Movie Roundup

Lotsa movie-watching, not much blogging, not that anyone reads it anyway.

Good Night And Good Luck – A very good little film that has a very specific point to make about the state of today’s media and very little else. It’s directed with a very neat, elegant style by George Clooney. It’s going in at #8 on my 2005 Movies Of The Year list.

Why We Fight – On the other hand is the lefty polemic documentary that doesn’t so much inform as it argues, ineffectively at that. It’s better than the other recent lefty docs, excluding Michael Moore’s films, including director Jarecki’s own The Trials Of Henry Kissinger, but it’s still an exercise in preaching to the choir.

Au Hasard Balthasar – A great movie that somehow manages to convey the whole of human experience through a very simple story about a girl and her donkey. It sounds absurd, but it totally works. The second film in my Robert Bresson series, I like it a lot better than the other two I’ve seen so far.

Diary Of A Country Priest – The third Bresson in my series is my least favorite. It’s not as profound as Balthasar and lacks both the virtuoso style and sense of whimsy of Pickpocket. It’s an episodic story about how a young priest’s faith is tested by his community, which seems to hate him. There are some beautiful scenes, but the film doesn’t come together as well as those others. Next up in the Bresson series: A Man Escaped.

Solaris – Russian director Andrei Tarkovsky’s famously slow sci-fi film both did and did not fail to live up to the hype. The slowness of the film tends to make it seem more profound than it really is. The film’s an ode to solipsism, it proposes that human beings aren’t interesting in exploring other worlds, but only interested in recreating their own world. And concurrently, are most happy living out their own pasts in their own minds because actually connecting with other people is impossible. A ridiculously depressing theory.

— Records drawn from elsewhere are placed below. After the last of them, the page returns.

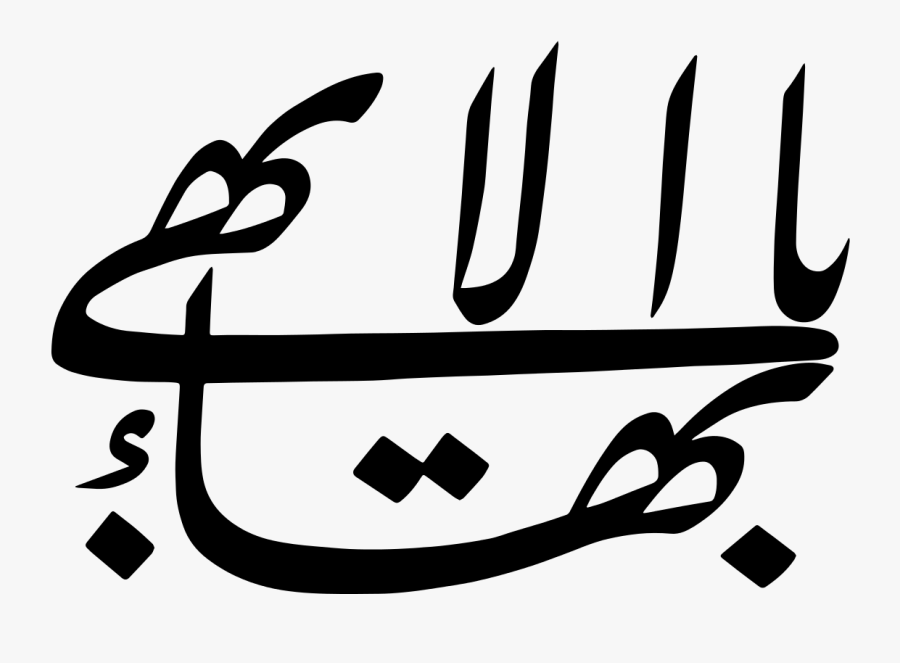 Bahai Greatest Name, Transparent Clipart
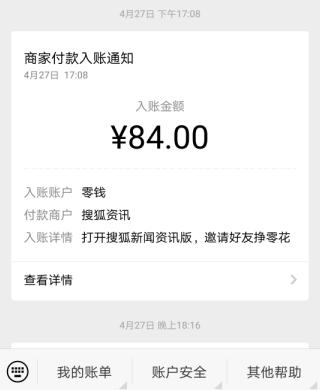 搜狐资讯微信提现到账图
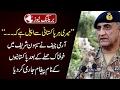 Lal Shahbaz Qalandar Dhamaka - Hum Nahin Chorain Gy Army Chef | لال شہباز قلندر دھماکہ آرمی چیف video
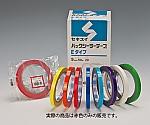 Bag Sealer PP Tape Type Green 20 Pieces E
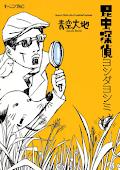 Insect Detective Yoshida Yoshimi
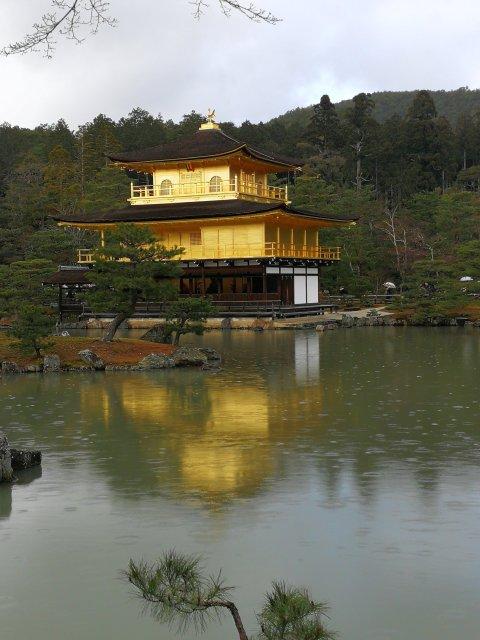 Kyoto 4 giorni
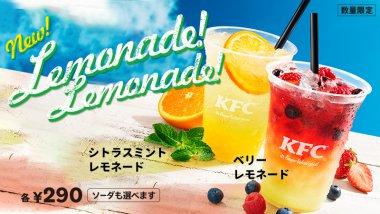 飲料・食品 カジュアル シズル感 スタイリッシュ・おしゃれ ポップ ロゴのバナーデザイン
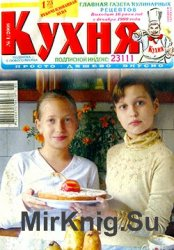 Кухня № 1, 2008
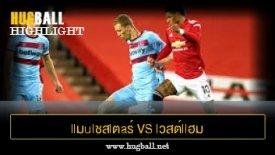 ไฮไลท์ฟุตบอล llมulชสlตaร์ U1นlต็d vs lวสต์llฮม U1ulต็d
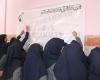 دانش آموزان نهاوند در محکومیت مجله فرانسوی طومار امضا کردند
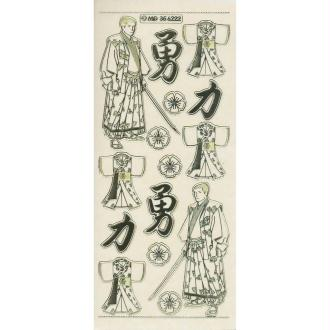 Transparent Stickers Double Embossage Samouraï Asie MD356222 doré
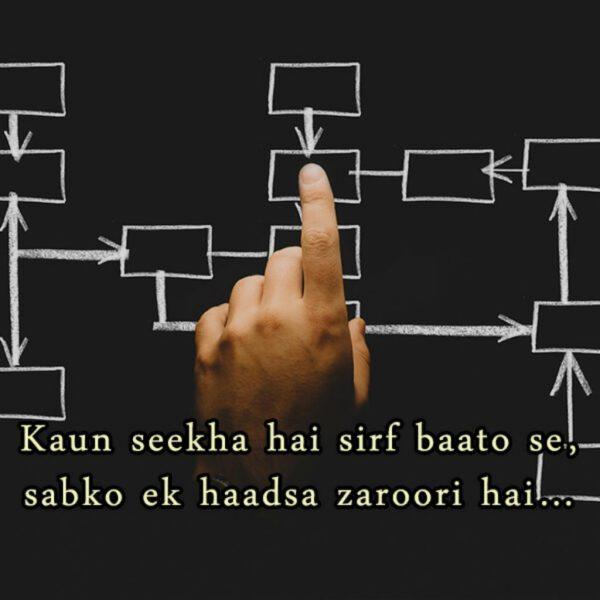 sad status in hindi for life 2 line, 2 line life status, 2 line status life, 2 line status in hindi life, life status in hindi 2 line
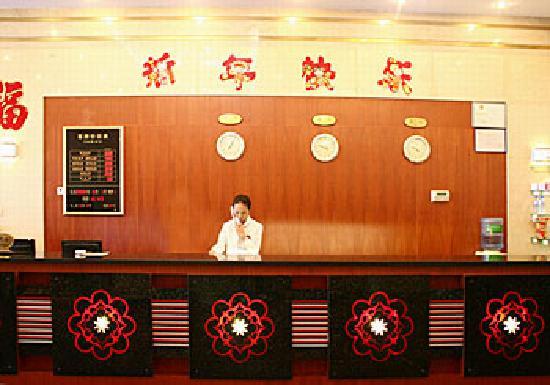Jinjiang Inn Pingshang Baoji Jing 2rd Train Station: 32702003_0_6_0_2
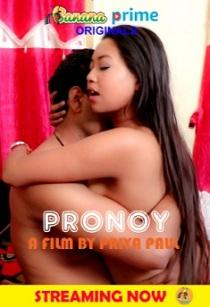 Pronoy (2020) Banana Prime Originals Bengali Short Film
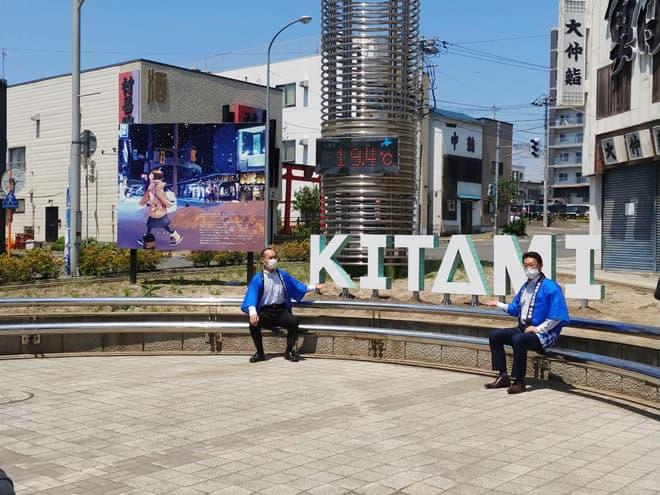 「KITAMI」モニュメント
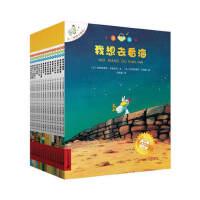 不一样的卡梅拉注音版15册全套大开本第一季儿童绘本故事书课外书读物3-6周岁幼儿早教书4-8-9岁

The Passion Of Joan Of Arc – Still depressing but not nearly as pessimistic as Solaris is this silent film by Carl Theodor Dreyer. The story’s largely based on the transcripts of Joan’s trial, but it’s told almost entirely in stylized close-ups and totally without musical accompaniment. The performance of Maria Falconetti as Joan is remarkable, and justly famous. One of the very best silent films I’ve ever seen.